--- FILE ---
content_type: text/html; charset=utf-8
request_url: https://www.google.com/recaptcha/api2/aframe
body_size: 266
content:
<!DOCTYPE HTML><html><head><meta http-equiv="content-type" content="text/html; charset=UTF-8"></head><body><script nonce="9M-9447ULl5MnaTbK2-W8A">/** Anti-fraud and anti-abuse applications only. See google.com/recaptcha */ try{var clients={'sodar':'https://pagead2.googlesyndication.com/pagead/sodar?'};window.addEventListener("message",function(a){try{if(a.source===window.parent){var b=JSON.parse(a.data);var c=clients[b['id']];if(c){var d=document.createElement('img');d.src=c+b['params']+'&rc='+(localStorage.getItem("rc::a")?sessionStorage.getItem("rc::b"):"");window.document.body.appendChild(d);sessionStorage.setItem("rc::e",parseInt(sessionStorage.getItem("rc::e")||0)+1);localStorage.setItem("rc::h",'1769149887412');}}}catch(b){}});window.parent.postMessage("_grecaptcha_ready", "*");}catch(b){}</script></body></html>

- - - - -

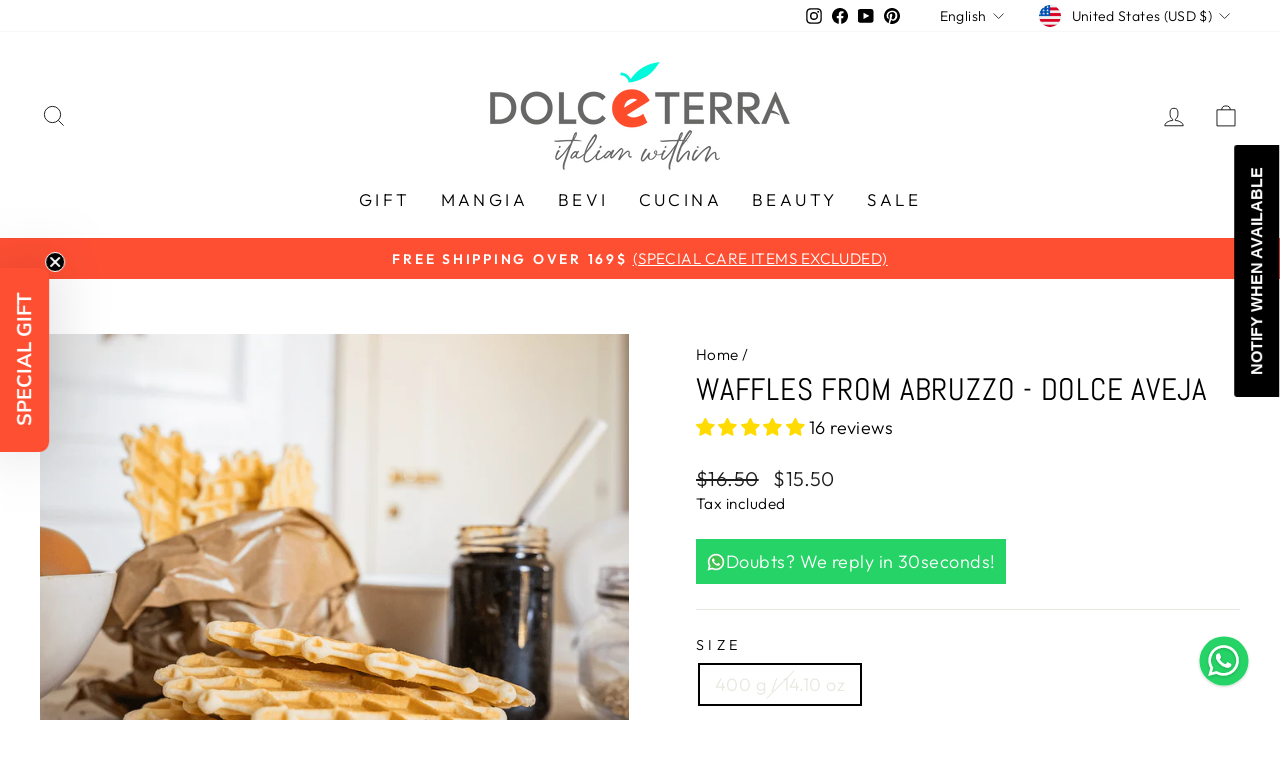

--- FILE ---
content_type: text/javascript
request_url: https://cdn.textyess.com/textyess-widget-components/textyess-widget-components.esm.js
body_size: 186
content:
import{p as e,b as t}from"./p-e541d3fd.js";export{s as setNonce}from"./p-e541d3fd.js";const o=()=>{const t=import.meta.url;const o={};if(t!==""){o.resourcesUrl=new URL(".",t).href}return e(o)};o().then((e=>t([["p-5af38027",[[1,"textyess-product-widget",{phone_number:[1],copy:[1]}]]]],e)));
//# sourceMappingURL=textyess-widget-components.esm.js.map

- - - - -

- **Problem statement**: Which lines above hold the word "components"? Copy each of them.

- **Exercise response**:
request_url: https://cdn.textyess.com/textyess-widget-components/textyess-widget-components.esm.js
//# sourceMappingURL=textyess-widget-components.esm.js.map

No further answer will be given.